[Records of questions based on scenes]
□ □ □
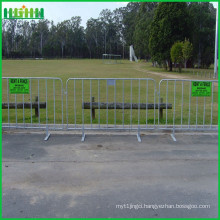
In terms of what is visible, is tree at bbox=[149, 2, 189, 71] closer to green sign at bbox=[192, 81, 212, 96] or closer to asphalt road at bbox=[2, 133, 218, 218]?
green sign at bbox=[192, 81, 212, 96]

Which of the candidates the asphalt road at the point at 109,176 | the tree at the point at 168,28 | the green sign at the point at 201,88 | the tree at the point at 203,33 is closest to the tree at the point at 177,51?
the tree at the point at 168,28

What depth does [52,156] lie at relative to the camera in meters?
6.22

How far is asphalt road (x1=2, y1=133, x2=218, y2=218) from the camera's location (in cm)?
414

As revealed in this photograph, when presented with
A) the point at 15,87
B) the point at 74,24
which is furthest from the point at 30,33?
the point at 15,87

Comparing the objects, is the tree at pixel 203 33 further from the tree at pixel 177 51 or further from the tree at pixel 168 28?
the tree at pixel 177 51

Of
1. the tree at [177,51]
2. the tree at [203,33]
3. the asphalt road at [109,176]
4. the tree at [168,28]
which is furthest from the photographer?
the tree at [203,33]

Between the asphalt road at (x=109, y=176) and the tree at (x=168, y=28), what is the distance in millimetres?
32858

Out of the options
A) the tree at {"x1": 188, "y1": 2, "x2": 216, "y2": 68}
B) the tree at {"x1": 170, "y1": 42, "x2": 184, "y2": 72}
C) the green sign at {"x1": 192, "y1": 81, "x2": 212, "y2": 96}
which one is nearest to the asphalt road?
the green sign at {"x1": 192, "y1": 81, "x2": 212, "y2": 96}

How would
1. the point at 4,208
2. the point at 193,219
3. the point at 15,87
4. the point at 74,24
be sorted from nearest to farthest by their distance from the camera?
the point at 193,219 → the point at 4,208 → the point at 15,87 → the point at 74,24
□ □ □
§ **Task to complete**
Copy the material word for word, starting at the line that contains "Between the asphalt" and ending at the final line of the material, including both.

§ **Result for this task**
Between the asphalt road at (x=109, y=176) and the tree at (x=168, y=28), what is the distance in millimetres?
32858

Out of the options
A) the tree at {"x1": 188, "y1": 2, "x2": 216, "y2": 68}
B) the tree at {"x1": 170, "y1": 42, "x2": 184, "y2": 72}
C) the green sign at {"x1": 192, "y1": 81, "x2": 212, "y2": 96}
which one is nearest to the asphalt road?
the green sign at {"x1": 192, "y1": 81, "x2": 212, "y2": 96}

How would
1. the point at 4,208
2. the point at 193,219
3. the point at 15,87
4. the point at 74,24
be sorted from nearest to farthest by their distance from the camera?
the point at 193,219 → the point at 4,208 → the point at 15,87 → the point at 74,24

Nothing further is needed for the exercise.